Embracing this four-step human capital investment approach to increase focus on value creation and productivity will take time. More importantly, it will require clarity of vision from CEOs and their closest partners. Change is hard. The experience and objectivity of executives and critical supervisors will prove essential to making such a difficult transition stick.

Driving systemic changes where specific expectations are set for roles and objective measurements are used to monitor activities and interim outcomes will be a herculean change management effort. Executives with the clarity of vision and the grit to stand their ground on difficult decisions are prerequisites for such a transformation.

A simple tactical shift to improve employee engagement has been to bring employees back to the office. Even such a tactical decision has been challenging for many companies. Imagine reversing human capital investment effectiveness comprehensively!

The next decade must be one of practicality rather than one of popularity to address our productivity challenges.

Companies can take one of four divergent pathways based on choice of investment levers.

The 2-by-2 infographic below highlights the four paths companies can take based on their choices for the two investment levers we discussed. Let's work our way up to the optimal path.

Acumes - Rediscover Investment Effectiveness To Exit The Productivity Crisis - Two Levers and Paths - John Oommen | #TheSpiralStairway #HolisticCompanies #TheProductivityCrisis

The least optimal is Path D, where a company isn't reading the writing on the wall. Here, a company avoids optimizing its overall investment approach and the quality of each dollar invested in human capital. Value-focused investors are not interested in institutions that operate frivolously. Path D would be ill-conceived with near-term ramifications for almost every institution. These two suboptimal choices will compound in a downward spiral to financial and value creation challenges. Any institution hoping the economy will revert to the easy-money era is pursuing this suboptimal path.

It's hard to pick between Path B and Path C because both have significant pitfalls. Path C is a reversion to the company's recent past by reducing its overall cost without improving the quality of the remaining investment in human capital. This path is cutting out recent investments in people and projects. Path C is only conceivable in the near term when the company has a very established core business that it is reverting to and away from recent poor investment decisions.

Path C is one of short-term financial viability and risks repeating the same investment mistakes in the future because the ecosystem's maturity is unlikely to have improved. Returning to the recent past implies sticking with decision-makers that made suboptimal choices that had to be reversed. It is worth asking, "What has changed?" Without improving the quality of human capital investment, overall investment effectiveness will prove problematic over time.

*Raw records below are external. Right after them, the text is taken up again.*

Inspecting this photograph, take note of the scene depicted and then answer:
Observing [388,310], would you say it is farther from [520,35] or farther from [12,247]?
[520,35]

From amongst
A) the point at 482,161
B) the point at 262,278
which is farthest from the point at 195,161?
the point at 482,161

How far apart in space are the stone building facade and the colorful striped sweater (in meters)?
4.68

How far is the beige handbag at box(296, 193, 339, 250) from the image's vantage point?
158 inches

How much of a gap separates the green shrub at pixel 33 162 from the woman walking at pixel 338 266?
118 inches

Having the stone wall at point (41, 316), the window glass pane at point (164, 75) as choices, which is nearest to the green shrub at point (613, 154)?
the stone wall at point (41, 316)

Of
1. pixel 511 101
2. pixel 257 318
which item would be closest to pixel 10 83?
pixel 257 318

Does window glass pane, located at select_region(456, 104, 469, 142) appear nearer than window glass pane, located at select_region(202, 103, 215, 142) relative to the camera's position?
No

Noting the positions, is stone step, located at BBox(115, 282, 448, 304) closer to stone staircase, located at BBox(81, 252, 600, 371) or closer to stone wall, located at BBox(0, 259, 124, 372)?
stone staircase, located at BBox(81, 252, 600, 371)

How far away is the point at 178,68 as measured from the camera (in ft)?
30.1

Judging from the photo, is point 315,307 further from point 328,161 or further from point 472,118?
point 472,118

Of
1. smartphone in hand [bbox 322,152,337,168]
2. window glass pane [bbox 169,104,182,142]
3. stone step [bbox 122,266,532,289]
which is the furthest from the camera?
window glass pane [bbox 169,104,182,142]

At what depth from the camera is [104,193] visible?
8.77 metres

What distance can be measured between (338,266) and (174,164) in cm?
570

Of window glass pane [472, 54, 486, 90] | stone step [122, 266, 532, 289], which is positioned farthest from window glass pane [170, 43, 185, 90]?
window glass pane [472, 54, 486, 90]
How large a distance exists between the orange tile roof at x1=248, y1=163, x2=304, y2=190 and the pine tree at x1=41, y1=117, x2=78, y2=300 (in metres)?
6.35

Path B is hard to pull off and is primarily motivated by a desire to avoid difficult decisions. Some companies have the cash and financial runway to avoid cutting costs for a while. In this path, the company attempts to mature its investment decisions and work through the organizational improvements discussed above. But the impact will be illusive. Imagine convincing a lifelong wealthy person to change their adult spending habits without removing access to family wealth. Changing those habits will require creating constraints. Total capital investment discipline via an opt-in mindset is necessary to improve productivity through higher-quality human capital investments.

Path A is the optimal one. It combines an opt-in mindset around total investment. It also ensures that every dollar of human capital investment maximizes sustainable value for internal or external customers. It is the only growth path that balances the incentives of all stakeholders and financial sustainability. An organization can radically increase the productivity of its investment in labor, capital, energy, materials, and purchased services through Path A.